No, I Don't Know Where I Will Be In Five Years

"What's your career plan?"

"Where do you see yourself in five years?"

Maybe it's because I recently turned 25, or maybe people think I'm this extremely organized and orderly person who has it all planned out; but lately, I have been on the receiving end of these questions a lot. Every time it's uttered out, a flutter of panic rises like a lump in my throat, and I have to swallow a few times to respond. 


It's always the generic response that I have rehearsed so many times, they have lost all depths and flavors. Banal, I would call them. "I want to keep on vlogging," I would say. "In the long run, I want to have a foundation to help women and the marginalized." I would alternate between these two, sometimes tagging them one after the other. In all seriousness, I do want to do both. I love vlogging and I would like to bring my movement offline to help more women and everyone else. 

But they're just vague clouds that float by, within sight, but they don't tug on my heart's string. Too ambiguous. I see them and sometimes I trace the shapes of them as I lie there awake at night, staring at the metaphorical sky, which is usually just my ceiling.

For many people, especially ones my age, the default response would be having a family and a good career. Me, on the other hand, I don't long to wear a white dress, nor do I want to have any tiny human being running around my house. I'm not a maternal person and I don't ever see myself being one, so that option is out of the window. A "good" career can mean anything under the sun. A 9 to 5 job can be considered to be a "good" career. For me, that sounds like a very dull way to past the time until I cross the rainbow bridge. 

Now where does that leave me?


I honestly don't know. I'm a vlogger but in my heart, I'm also a writer. I finished writing my second book, and now I'm in the dreaded query stage. It's nerve-racking. I just sent out my first five queries yesterday and I've been obsessively refreshing my inbox, anticipating rejections, but hoping for even a kind word. 

Asides from being a feminist, I love weaving words and spinning them into intricate webs to enthrall those who are willing to read my work. There's a sense of magic in creating vivid images in people's minds out of nothing but words as the story rolls inside people's minds like a reel of film going round and round. It's the closest thing to magic to me, and I want to share that with the world. 

Alas, none of this is a sure thing. I don't have a 5-year career plan that I have mapped out. I recently went to a mentorship program as a mentor, and I listened to another mentor talking about how she planned her future with her partner, listing down the things she wanted to do -- step-by-step like a ladder just waiting to be climbed. Me? I'm scrambling around looking for anything to put my feet on. I'd settle for vines that wrap around a tree to climb onto at this point.

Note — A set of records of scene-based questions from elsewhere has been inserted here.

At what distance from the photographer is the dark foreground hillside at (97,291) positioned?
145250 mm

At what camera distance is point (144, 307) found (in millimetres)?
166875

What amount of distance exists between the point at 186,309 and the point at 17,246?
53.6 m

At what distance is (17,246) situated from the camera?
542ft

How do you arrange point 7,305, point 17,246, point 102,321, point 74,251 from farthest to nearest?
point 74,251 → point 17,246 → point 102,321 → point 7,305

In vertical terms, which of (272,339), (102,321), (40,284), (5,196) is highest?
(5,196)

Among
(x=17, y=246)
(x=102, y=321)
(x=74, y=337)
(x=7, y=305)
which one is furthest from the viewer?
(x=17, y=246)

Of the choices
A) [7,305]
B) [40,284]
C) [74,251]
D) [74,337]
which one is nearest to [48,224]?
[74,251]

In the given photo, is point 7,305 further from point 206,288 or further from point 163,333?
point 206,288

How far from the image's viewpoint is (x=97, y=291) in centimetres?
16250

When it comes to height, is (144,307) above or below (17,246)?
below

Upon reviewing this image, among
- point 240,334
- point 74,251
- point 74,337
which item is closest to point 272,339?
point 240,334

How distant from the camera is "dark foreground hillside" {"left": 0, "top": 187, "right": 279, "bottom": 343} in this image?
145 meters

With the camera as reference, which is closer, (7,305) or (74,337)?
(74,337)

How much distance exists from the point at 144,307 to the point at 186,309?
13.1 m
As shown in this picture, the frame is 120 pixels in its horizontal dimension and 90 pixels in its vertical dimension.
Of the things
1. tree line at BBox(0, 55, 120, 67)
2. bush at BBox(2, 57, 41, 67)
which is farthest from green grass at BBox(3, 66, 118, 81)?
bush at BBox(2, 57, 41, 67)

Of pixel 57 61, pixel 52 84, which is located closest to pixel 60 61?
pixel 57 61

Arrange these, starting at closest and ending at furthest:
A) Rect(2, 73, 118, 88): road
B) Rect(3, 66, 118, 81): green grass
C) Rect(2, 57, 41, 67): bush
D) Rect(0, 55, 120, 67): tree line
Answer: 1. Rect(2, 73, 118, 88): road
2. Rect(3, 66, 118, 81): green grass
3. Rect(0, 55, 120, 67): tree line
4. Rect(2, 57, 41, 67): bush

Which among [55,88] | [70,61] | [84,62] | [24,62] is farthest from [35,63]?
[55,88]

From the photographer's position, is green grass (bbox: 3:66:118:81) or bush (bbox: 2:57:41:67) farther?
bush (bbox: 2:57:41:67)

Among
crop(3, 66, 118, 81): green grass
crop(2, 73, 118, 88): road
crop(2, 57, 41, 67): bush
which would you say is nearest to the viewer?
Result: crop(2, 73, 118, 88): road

If you, my dear reader, have a long way to go until you reach my age, I have some bad news for you. Chances are, even in your mid-20's, you might not have it figured out yet. You might still be stumbling around, searching for which tree you want to plant your butt and rest under its shade. You might not even know how to get to the trees. And you know what, that's completely okay. 

We're always in a rush to figure things out; to plan our lives ahead as if life is a journey that can be written down in permanent ink, each twist and turn easily predicted. How insipid would that be? No, life is a book, to be written one page at a time. You can't skip 50 pages ahead and ignore the in-betweens. Sure, you can outline each step, but once your pen touches that creamy paper, the characters will come alive on their own. And sometimes, they will surprise you. 

I'm learning to be at peace with my uncertain future.

Where will I be in the next five years?

Wherever it's going to be, I hope they have good tea, a pile of books, and animals running freely.